→ TASK INSTRUCTIONS: Scan the entries below for the word "scientific" and copy every line in which it occurs.

Collected data:
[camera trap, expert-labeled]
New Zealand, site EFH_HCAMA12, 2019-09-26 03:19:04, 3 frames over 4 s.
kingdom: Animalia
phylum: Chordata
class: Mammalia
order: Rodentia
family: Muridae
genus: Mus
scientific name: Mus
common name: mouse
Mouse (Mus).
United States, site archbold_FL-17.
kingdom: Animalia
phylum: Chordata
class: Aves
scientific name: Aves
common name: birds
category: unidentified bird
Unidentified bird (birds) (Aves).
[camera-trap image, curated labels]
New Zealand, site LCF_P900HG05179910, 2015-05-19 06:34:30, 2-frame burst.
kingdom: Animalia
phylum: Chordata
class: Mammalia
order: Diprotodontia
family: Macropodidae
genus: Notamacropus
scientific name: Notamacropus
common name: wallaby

→ SOLUTION TO THIS PROBLEM:
scientific name: Mus
scientific name: Aves
scientific name: Notamacropus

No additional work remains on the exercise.